The primary strength of this study is its use of two large nationally-representative cohorts. The matched analysis on both cohorts helps determine which findings are generalizable and which may be cohort- or nation-specific. While Ireland and the US are both developed countries, they differ on demographic make-up, healthcare systems, policies and culture. As some of these largely unmeasured factors may confound the association between fetal growth restriction and childhood psychopathology, replicating the association across cohorts can be considered further support for a causal association (Murray et al., 2016). Other strengths include: thorough control of potential confounds, the use of alternative statistical modelling to probe the robustness of findings (ordinal regression), and the specificity of our target population to children aged 9–10 born between 2007 and 2009.

Several aspects of the study design limit interpretation of results. First, comparability of cohort results is limited by differences in outcome scales (CBCL vs SDQ), in definitions of sociodemographic and family psychiatric variables (see Supplementary Material) and in the gestational age range captured (capped at 40 weeks in ABCD). Future studies assessing the generalizability of prenatal contributions to fetal growth and ADHD symptoms should use samples with better matched data, merged into one analysis, to quantitively assess the significance of cohort differences. Second, in ABCD we rely on the retrospective report of gestational and birth events which may be influenced by recall bias (9 years on). In both cohorts, we rely on the mother to report to provide both exposure and outcome data, which may be biased. Third, the study was conducted in singleton-born children thus results are not applicable to twins. Finally, there may be unmeasured sources of confounding such as migrant status, neighborhood poverty, maternal health, weight and stress levels.

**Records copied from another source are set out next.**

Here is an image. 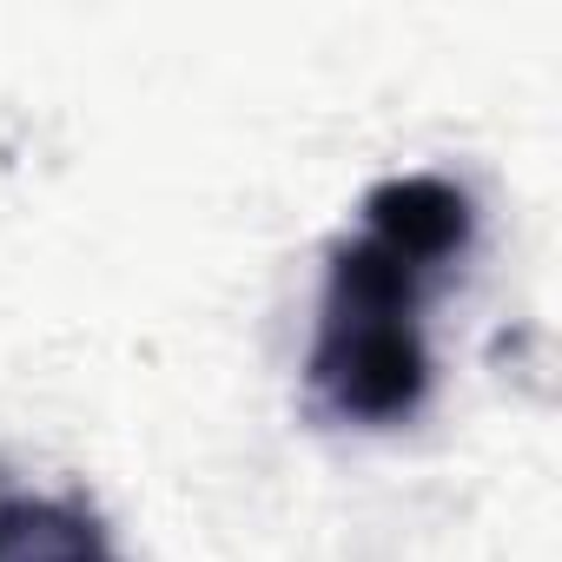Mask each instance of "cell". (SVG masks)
Returning a JSON list of instances; mask_svg holds the SVG:
<instances>
[{
  "label": "cell",
  "instance_id": "obj_2",
  "mask_svg": "<svg viewBox=\"0 0 562 562\" xmlns=\"http://www.w3.org/2000/svg\"><path fill=\"white\" fill-rule=\"evenodd\" d=\"M0 562H120V549L87 496L0 490Z\"/></svg>",
  "mask_w": 562,
  "mask_h": 562
},
{
  "label": "cell",
  "instance_id": "obj_1",
  "mask_svg": "<svg viewBox=\"0 0 562 562\" xmlns=\"http://www.w3.org/2000/svg\"><path fill=\"white\" fill-rule=\"evenodd\" d=\"M476 238V199L443 172H397L364 192L358 238L331 251L318 338L305 358L312 404L331 424L391 430L430 397L424 305Z\"/></svg>",
  "mask_w": 562,
  "mask_h": 562
}]
</instances>
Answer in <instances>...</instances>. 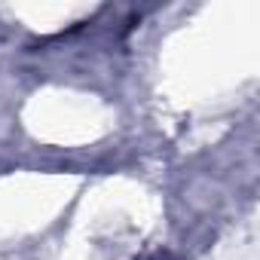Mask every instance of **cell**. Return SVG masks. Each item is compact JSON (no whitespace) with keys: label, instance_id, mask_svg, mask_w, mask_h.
Segmentation results:
<instances>
[{"label":"cell","instance_id":"cell-1","mask_svg":"<svg viewBox=\"0 0 260 260\" xmlns=\"http://www.w3.org/2000/svg\"><path fill=\"white\" fill-rule=\"evenodd\" d=\"M141 260H178L172 251H153V254H144Z\"/></svg>","mask_w":260,"mask_h":260}]
</instances>
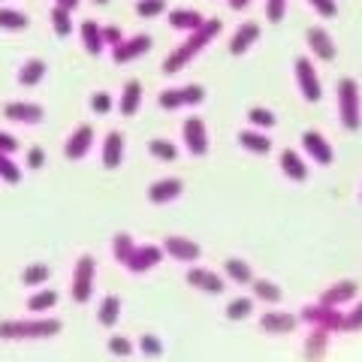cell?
Returning a JSON list of instances; mask_svg holds the SVG:
<instances>
[{
  "mask_svg": "<svg viewBox=\"0 0 362 362\" xmlns=\"http://www.w3.org/2000/svg\"><path fill=\"white\" fill-rule=\"evenodd\" d=\"M218 33H221V21H218V18H206V25L197 28L194 33H187V40L181 42L178 49L163 61V73H166V76H173V73L181 70V66H187V64L194 61L197 54L206 49V45H209L214 37H218Z\"/></svg>",
  "mask_w": 362,
  "mask_h": 362,
  "instance_id": "6da1fadb",
  "label": "cell"
},
{
  "mask_svg": "<svg viewBox=\"0 0 362 362\" xmlns=\"http://www.w3.org/2000/svg\"><path fill=\"white\" fill-rule=\"evenodd\" d=\"M338 115H341V127L356 133L362 127V109H359V85L354 78H341L338 82Z\"/></svg>",
  "mask_w": 362,
  "mask_h": 362,
  "instance_id": "3957f363",
  "label": "cell"
},
{
  "mask_svg": "<svg viewBox=\"0 0 362 362\" xmlns=\"http://www.w3.org/2000/svg\"><path fill=\"white\" fill-rule=\"evenodd\" d=\"M251 311H254V299H245V296L226 305V317H230V320H245V317H251Z\"/></svg>",
  "mask_w": 362,
  "mask_h": 362,
  "instance_id": "74e56055",
  "label": "cell"
},
{
  "mask_svg": "<svg viewBox=\"0 0 362 362\" xmlns=\"http://www.w3.org/2000/svg\"><path fill=\"white\" fill-rule=\"evenodd\" d=\"M16 151H18V139H16L13 133H4V130H0V154H9V157H13Z\"/></svg>",
  "mask_w": 362,
  "mask_h": 362,
  "instance_id": "681fc988",
  "label": "cell"
},
{
  "mask_svg": "<svg viewBox=\"0 0 362 362\" xmlns=\"http://www.w3.org/2000/svg\"><path fill=\"white\" fill-rule=\"evenodd\" d=\"M139 350L145 356H160L163 354V341L157 335H151V332H145L142 338H139Z\"/></svg>",
  "mask_w": 362,
  "mask_h": 362,
  "instance_id": "b9f144b4",
  "label": "cell"
},
{
  "mask_svg": "<svg viewBox=\"0 0 362 362\" xmlns=\"http://www.w3.org/2000/svg\"><path fill=\"white\" fill-rule=\"evenodd\" d=\"M133 247H136V242H133V235H127V233H118L115 239H112V254H115L118 263H127V257L133 254Z\"/></svg>",
  "mask_w": 362,
  "mask_h": 362,
  "instance_id": "d590c367",
  "label": "cell"
},
{
  "mask_svg": "<svg viewBox=\"0 0 362 362\" xmlns=\"http://www.w3.org/2000/svg\"><path fill=\"white\" fill-rule=\"evenodd\" d=\"M54 6H61V9H66V13H73V9L78 6V0H54Z\"/></svg>",
  "mask_w": 362,
  "mask_h": 362,
  "instance_id": "816d5d0a",
  "label": "cell"
},
{
  "mask_svg": "<svg viewBox=\"0 0 362 362\" xmlns=\"http://www.w3.org/2000/svg\"><path fill=\"white\" fill-rule=\"evenodd\" d=\"M54 302H58V293L54 290H37L33 296L28 299V311L37 317V314H45V311H52L54 308Z\"/></svg>",
  "mask_w": 362,
  "mask_h": 362,
  "instance_id": "f546056e",
  "label": "cell"
},
{
  "mask_svg": "<svg viewBox=\"0 0 362 362\" xmlns=\"http://www.w3.org/2000/svg\"><path fill=\"white\" fill-rule=\"evenodd\" d=\"M362 329V302H356L350 314H344V332H359Z\"/></svg>",
  "mask_w": 362,
  "mask_h": 362,
  "instance_id": "ee69618b",
  "label": "cell"
},
{
  "mask_svg": "<svg viewBox=\"0 0 362 362\" xmlns=\"http://www.w3.org/2000/svg\"><path fill=\"white\" fill-rule=\"evenodd\" d=\"M0 178L9 181V185H18L21 181V169L16 166V160L9 154H0Z\"/></svg>",
  "mask_w": 362,
  "mask_h": 362,
  "instance_id": "ab89813d",
  "label": "cell"
},
{
  "mask_svg": "<svg viewBox=\"0 0 362 362\" xmlns=\"http://www.w3.org/2000/svg\"><path fill=\"white\" fill-rule=\"evenodd\" d=\"M257 40H259V25L257 21H245V25L230 37V54H245Z\"/></svg>",
  "mask_w": 362,
  "mask_h": 362,
  "instance_id": "ffe728a7",
  "label": "cell"
},
{
  "mask_svg": "<svg viewBox=\"0 0 362 362\" xmlns=\"http://www.w3.org/2000/svg\"><path fill=\"white\" fill-rule=\"evenodd\" d=\"M49 266L45 263H30L25 272H21V281H25L28 287H40V284H45V281H49Z\"/></svg>",
  "mask_w": 362,
  "mask_h": 362,
  "instance_id": "836d02e7",
  "label": "cell"
},
{
  "mask_svg": "<svg viewBox=\"0 0 362 362\" xmlns=\"http://www.w3.org/2000/svg\"><path fill=\"white\" fill-rule=\"evenodd\" d=\"M302 148H305V154H308L314 163H320V166L332 163V145L326 142V136H320L317 130L302 133Z\"/></svg>",
  "mask_w": 362,
  "mask_h": 362,
  "instance_id": "4fadbf2b",
  "label": "cell"
},
{
  "mask_svg": "<svg viewBox=\"0 0 362 362\" xmlns=\"http://www.w3.org/2000/svg\"><path fill=\"white\" fill-rule=\"evenodd\" d=\"M94 272H97V263L94 257H78L76 259V269H73V299L78 305H85L94 293Z\"/></svg>",
  "mask_w": 362,
  "mask_h": 362,
  "instance_id": "5b68a950",
  "label": "cell"
},
{
  "mask_svg": "<svg viewBox=\"0 0 362 362\" xmlns=\"http://www.w3.org/2000/svg\"><path fill=\"white\" fill-rule=\"evenodd\" d=\"M187 284L190 287H197L202 293H211V296H218V293H223V278L221 275H214L211 269H199L194 266L187 272Z\"/></svg>",
  "mask_w": 362,
  "mask_h": 362,
  "instance_id": "e0dca14e",
  "label": "cell"
},
{
  "mask_svg": "<svg viewBox=\"0 0 362 362\" xmlns=\"http://www.w3.org/2000/svg\"><path fill=\"white\" fill-rule=\"evenodd\" d=\"M90 109H94L97 115H106V112L112 109V94L109 90H97V94L90 97Z\"/></svg>",
  "mask_w": 362,
  "mask_h": 362,
  "instance_id": "f6af8a7d",
  "label": "cell"
},
{
  "mask_svg": "<svg viewBox=\"0 0 362 362\" xmlns=\"http://www.w3.org/2000/svg\"><path fill=\"white\" fill-rule=\"evenodd\" d=\"M52 28H54V33H58V37H70V33H73V18H70V13H66V9H61V6H54V9H52Z\"/></svg>",
  "mask_w": 362,
  "mask_h": 362,
  "instance_id": "8d00e7d4",
  "label": "cell"
},
{
  "mask_svg": "<svg viewBox=\"0 0 362 362\" xmlns=\"http://www.w3.org/2000/svg\"><path fill=\"white\" fill-rule=\"evenodd\" d=\"M356 284L354 281H341V284H335L329 290L320 293V299H317V305H326V308H341L344 302H354L356 299Z\"/></svg>",
  "mask_w": 362,
  "mask_h": 362,
  "instance_id": "ac0fdd59",
  "label": "cell"
},
{
  "mask_svg": "<svg viewBox=\"0 0 362 362\" xmlns=\"http://www.w3.org/2000/svg\"><path fill=\"white\" fill-rule=\"evenodd\" d=\"M42 163H45V151H42V148H37V145H33V148L28 151V166H30V169H40Z\"/></svg>",
  "mask_w": 362,
  "mask_h": 362,
  "instance_id": "f907efd6",
  "label": "cell"
},
{
  "mask_svg": "<svg viewBox=\"0 0 362 362\" xmlns=\"http://www.w3.org/2000/svg\"><path fill=\"white\" fill-rule=\"evenodd\" d=\"M61 332V320L52 317H33V320H0L4 341H30V338H52Z\"/></svg>",
  "mask_w": 362,
  "mask_h": 362,
  "instance_id": "7a4b0ae2",
  "label": "cell"
},
{
  "mask_svg": "<svg viewBox=\"0 0 362 362\" xmlns=\"http://www.w3.org/2000/svg\"><path fill=\"white\" fill-rule=\"evenodd\" d=\"M160 13H166V0H139L136 4V16L139 18H154Z\"/></svg>",
  "mask_w": 362,
  "mask_h": 362,
  "instance_id": "60d3db41",
  "label": "cell"
},
{
  "mask_svg": "<svg viewBox=\"0 0 362 362\" xmlns=\"http://www.w3.org/2000/svg\"><path fill=\"white\" fill-rule=\"evenodd\" d=\"M302 323H308L311 329H323V332H338L344 329V314L338 308H326V305H308V308H302L299 314Z\"/></svg>",
  "mask_w": 362,
  "mask_h": 362,
  "instance_id": "277c9868",
  "label": "cell"
},
{
  "mask_svg": "<svg viewBox=\"0 0 362 362\" xmlns=\"http://www.w3.org/2000/svg\"><path fill=\"white\" fill-rule=\"evenodd\" d=\"M169 25L181 33H194L197 28L206 25V18H202V13H197V9H173V13H169Z\"/></svg>",
  "mask_w": 362,
  "mask_h": 362,
  "instance_id": "7402d4cb",
  "label": "cell"
},
{
  "mask_svg": "<svg viewBox=\"0 0 362 362\" xmlns=\"http://www.w3.org/2000/svg\"><path fill=\"white\" fill-rule=\"evenodd\" d=\"M4 118L16 121V124H40L45 118V112L37 103H21L18 100V103H6L4 106Z\"/></svg>",
  "mask_w": 362,
  "mask_h": 362,
  "instance_id": "9a60e30c",
  "label": "cell"
},
{
  "mask_svg": "<svg viewBox=\"0 0 362 362\" xmlns=\"http://www.w3.org/2000/svg\"><path fill=\"white\" fill-rule=\"evenodd\" d=\"M103 42L109 45V49H115V45H121V42H124V33H121V28H115V25H106V28H103Z\"/></svg>",
  "mask_w": 362,
  "mask_h": 362,
  "instance_id": "c3c4849f",
  "label": "cell"
},
{
  "mask_svg": "<svg viewBox=\"0 0 362 362\" xmlns=\"http://www.w3.org/2000/svg\"><path fill=\"white\" fill-rule=\"evenodd\" d=\"M296 323H299V317L287 314V311H269L259 317V326H263V332H269V335H287L296 329Z\"/></svg>",
  "mask_w": 362,
  "mask_h": 362,
  "instance_id": "5bb4252c",
  "label": "cell"
},
{
  "mask_svg": "<svg viewBox=\"0 0 362 362\" xmlns=\"http://www.w3.org/2000/svg\"><path fill=\"white\" fill-rule=\"evenodd\" d=\"M326 350H329V332H323V329H311L308 338H305V350H302V356L308 359V362H320L326 356Z\"/></svg>",
  "mask_w": 362,
  "mask_h": 362,
  "instance_id": "44dd1931",
  "label": "cell"
},
{
  "mask_svg": "<svg viewBox=\"0 0 362 362\" xmlns=\"http://www.w3.org/2000/svg\"><path fill=\"white\" fill-rule=\"evenodd\" d=\"M254 296L259 302H281V287L272 284V281H266V278H257L254 281Z\"/></svg>",
  "mask_w": 362,
  "mask_h": 362,
  "instance_id": "e575fe53",
  "label": "cell"
},
{
  "mask_svg": "<svg viewBox=\"0 0 362 362\" xmlns=\"http://www.w3.org/2000/svg\"><path fill=\"white\" fill-rule=\"evenodd\" d=\"M305 40H308V49H311L320 61H335L338 49H335L332 37H329V33H326L323 28H308V33H305Z\"/></svg>",
  "mask_w": 362,
  "mask_h": 362,
  "instance_id": "2e32d148",
  "label": "cell"
},
{
  "mask_svg": "<svg viewBox=\"0 0 362 362\" xmlns=\"http://www.w3.org/2000/svg\"><path fill=\"white\" fill-rule=\"evenodd\" d=\"M181 190H185L181 178H160V181H154V185L148 187V199L154 202V206H166V202H173V199L181 197Z\"/></svg>",
  "mask_w": 362,
  "mask_h": 362,
  "instance_id": "d6986e66",
  "label": "cell"
},
{
  "mask_svg": "<svg viewBox=\"0 0 362 362\" xmlns=\"http://www.w3.org/2000/svg\"><path fill=\"white\" fill-rule=\"evenodd\" d=\"M42 76H45V61H42V58H30V61L21 64V70H18V85L33 88V85L42 82Z\"/></svg>",
  "mask_w": 362,
  "mask_h": 362,
  "instance_id": "4316f807",
  "label": "cell"
},
{
  "mask_svg": "<svg viewBox=\"0 0 362 362\" xmlns=\"http://www.w3.org/2000/svg\"><path fill=\"white\" fill-rule=\"evenodd\" d=\"M94 4H100V6H103V4H109V0H94Z\"/></svg>",
  "mask_w": 362,
  "mask_h": 362,
  "instance_id": "db71d44e",
  "label": "cell"
},
{
  "mask_svg": "<svg viewBox=\"0 0 362 362\" xmlns=\"http://www.w3.org/2000/svg\"><path fill=\"white\" fill-rule=\"evenodd\" d=\"M148 151H151V157H157V160H163V163H173L175 157H178L175 142H169V139H151L148 142Z\"/></svg>",
  "mask_w": 362,
  "mask_h": 362,
  "instance_id": "d6a6232c",
  "label": "cell"
},
{
  "mask_svg": "<svg viewBox=\"0 0 362 362\" xmlns=\"http://www.w3.org/2000/svg\"><path fill=\"white\" fill-rule=\"evenodd\" d=\"M121 160H124V136L118 130H112L103 139V166L115 169V166H121Z\"/></svg>",
  "mask_w": 362,
  "mask_h": 362,
  "instance_id": "603a6c76",
  "label": "cell"
},
{
  "mask_svg": "<svg viewBox=\"0 0 362 362\" xmlns=\"http://www.w3.org/2000/svg\"><path fill=\"white\" fill-rule=\"evenodd\" d=\"M118 317H121V299L118 296H106L103 302H100V311H97L100 326H115Z\"/></svg>",
  "mask_w": 362,
  "mask_h": 362,
  "instance_id": "4dcf8cb0",
  "label": "cell"
},
{
  "mask_svg": "<svg viewBox=\"0 0 362 362\" xmlns=\"http://www.w3.org/2000/svg\"><path fill=\"white\" fill-rule=\"evenodd\" d=\"M223 272H226V278H233L235 284H254V272H251V266L245 263V259H226L223 263Z\"/></svg>",
  "mask_w": 362,
  "mask_h": 362,
  "instance_id": "f1b7e54d",
  "label": "cell"
},
{
  "mask_svg": "<svg viewBox=\"0 0 362 362\" xmlns=\"http://www.w3.org/2000/svg\"><path fill=\"white\" fill-rule=\"evenodd\" d=\"M25 28H28V16L21 9L0 6V30H25Z\"/></svg>",
  "mask_w": 362,
  "mask_h": 362,
  "instance_id": "1f68e13d",
  "label": "cell"
},
{
  "mask_svg": "<svg viewBox=\"0 0 362 362\" xmlns=\"http://www.w3.org/2000/svg\"><path fill=\"white\" fill-rule=\"evenodd\" d=\"M139 106H142V85L133 78V82L124 85V94H121L118 109H121L124 118H130V115H136V112H139Z\"/></svg>",
  "mask_w": 362,
  "mask_h": 362,
  "instance_id": "d4e9b609",
  "label": "cell"
},
{
  "mask_svg": "<svg viewBox=\"0 0 362 362\" xmlns=\"http://www.w3.org/2000/svg\"><path fill=\"white\" fill-rule=\"evenodd\" d=\"M247 4H251V0H230V6H233V9H245Z\"/></svg>",
  "mask_w": 362,
  "mask_h": 362,
  "instance_id": "f5cc1de1",
  "label": "cell"
},
{
  "mask_svg": "<svg viewBox=\"0 0 362 362\" xmlns=\"http://www.w3.org/2000/svg\"><path fill=\"white\" fill-rule=\"evenodd\" d=\"M163 254L178 259V263H197L202 251H199V245L194 239H185V235H169V239L163 242Z\"/></svg>",
  "mask_w": 362,
  "mask_h": 362,
  "instance_id": "8fae6325",
  "label": "cell"
},
{
  "mask_svg": "<svg viewBox=\"0 0 362 362\" xmlns=\"http://www.w3.org/2000/svg\"><path fill=\"white\" fill-rule=\"evenodd\" d=\"M109 354H115V356H130V354H133V341H130V338H124V335H112V338H109Z\"/></svg>",
  "mask_w": 362,
  "mask_h": 362,
  "instance_id": "7bdbcfd3",
  "label": "cell"
},
{
  "mask_svg": "<svg viewBox=\"0 0 362 362\" xmlns=\"http://www.w3.org/2000/svg\"><path fill=\"white\" fill-rule=\"evenodd\" d=\"M247 121H251V127H263V130L275 127V115H272L269 109H263V106L247 109Z\"/></svg>",
  "mask_w": 362,
  "mask_h": 362,
  "instance_id": "f35d334b",
  "label": "cell"
},
{
  "mask_svg": "<svg viewBox=\"0 0 362 362\" xmlns=\"http://www.w3.org/2000/svg\"><path fill=\"white\" fill-rule=\"evenodd\" d=\"M293 70H296V85H299V94L308 100V103H317V100L323 97V85L320 78H317V70L311 61L305 58H296V64H293Z\"/></svg>",
  "mask_w": 362,
  "mask_h": 362,
  "instance_id": "8992f818",
  "label": "cell"
},
{
  "mask_svg": "<svg viewBox=\"0 0 362 362\" xmlns=\"http://www.w3.org/2000/svg\"><path fill=\"white\" fill-rule=\"evenodd\" d=\"M90 145H94V130H90V124H78L64 145L66 160H82V157L90 151Z\"/></svg>",
  "mask_w": 362,
  "mask_h": 362,
  "instance_id": "7c38bea8",
  "label": "cell"
},
{
  "mask_svg": "<svg viewBox=\"0 0 362 362\" xmlns=\"http://www.w3.org/2000/svg\"><path fill=\"white\" fill-rule=\"evenodd\" d=\"M281 169H284V175L290 181H305V178H308V166H305V160L293 148L281 151Z\"/></svg>",
  "mask_w": 362,
  "mask_h": 362,
  "instance_id": "cb8c5ba5",
  "label": "cell"
},
{
  "mask_svg": "<svg viewBox=\"0 0 362 362\" xmlns=\"http://www.w3.org/2000/svg\"><path fill=\"white\" fill-rule=\"evenodd\" d=\"M239 145H242L245 151H251V154H269L272 151L269 136L266 133H257V130H242L239 133Z\"/></svg>",
  "mask_w": 362,
  "mask_h": 362,
  "instance_id": "83f0119b",
  "label": "cell"
},
{
  "mask_svg": "<svg viewBox=\"0 0 362 362\" xmlns=\"http://www.w3.org/2000/svg\"><path fill=\"white\" fill-rule=\"evenodd\" d=\"M284 9H287V0H266V18L272 25H278L284 18Z\"/></svg>",
  "mask_w": 362,
  "mask_h": 362,
  "instance_id": "bcb514c9",
  "label": "cell"
},
{
  "mask_svg": "<svg viewBox=\"0 0 362 362\" xmlns=\"http://www.w3.org/2000/svg\"><path fill=\"white\" fill-rule=\"evenodd\" d=\"M181 139H185V148L194 154V157H202L209 151V130H206V121L190 115L181 127Z\"/></svg>",
  "mask_w": 362,
  "mask_h": 362,
  "instance_id": "ba28073f",
  "label": "cell"
},
{
  "mask_svg": "<svg viewBox=\"0 0 362 362\" xmlns=\"http://www.w3.org/2000/svg\"><path fill=\"white\" fill-rule=\"evenodd\" d=\"M78 33H82V45H85V52L88 54H100V52H103V28H100L97 25V21H82V30H78Z\"/></svg>",
  "mask_w": 362,
  "mask_h": 362,
  "instance_id": "484cf974",
  "label": "cell"
},
{
  "mask_svg": "<svg viewBox=\"0 0 362 362\" xmlns=\"http://www.w3.org/2000/svg\"><path fill=\"white\" fill-rule=\"evenodd\" d=\"M163 257H166L163 247H157V245H136L124 266H127L133 275H145V272H151Z\"/></svg>",
  "mask_w": 362,
  "mask_h": 362,
  "instance_id": "9c48e42d",
  "label": "cell"
},
{
  "mask_svg": "<svg viewBox=\"0 0 362 362\" xmlns=\"http://www.w3.org/2000/svg\"><path fill=\"white\" fill-rule=\"evenodd\" d=\"M206 100V90L199 85H185V88H169L160 94V109H181V106H199Z\"/></svg>",
  "mask_w": 362,
  "mask_h": 362,
  "instance_id": "52a82bcc",
  "label": "cell"
},
{
  "mask_svg": "<svg viewBox=\"0 0 362 362\" xmlns=\"http://www.w3.org/2000/svg\"><path fill=\"white\" fill-rule=\"evenodd\" d=\"M308 4L317 9V16H323V18H335L338 16V4H335V0H308Z\"/></svg>",
  "mask_w": 362,
  "mask_h": 362,
  "instance_id": "7dc6e473",
  "label": "cell"
},
{
  "mask_svg": "<svg viewBox=\"0 0 362 362\" xmlns=\"http://www.w3.org/2000/svg\"><path fill=\"white\" fill-rule=\"evenodd\" d=\"M148 49H151V37H148V33H136V37L124 40L121 45L112 49V61H115V64H127V61L142 58Z\"/></svg>",
  "mask_w": 362,
  "mask_h": 362,
  "instance_id": "30bf717a",
  "label": "cell"
}]
</instances>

We found replicable evidence across Irish and US-based cohorts for the linear association between reduced fetal growth and increased ADHD symptoms by age 9. Background familial confounds (e.g. income, race/ethnicity, family psychiatric history) accounted for over a quarter of that association in both cohorts, however it remained statistically significant. Pregnancy complications and maternal substance-use accounted for different proportions of the fetal growth effect across cohorts, which may reflect societal and cultural differences.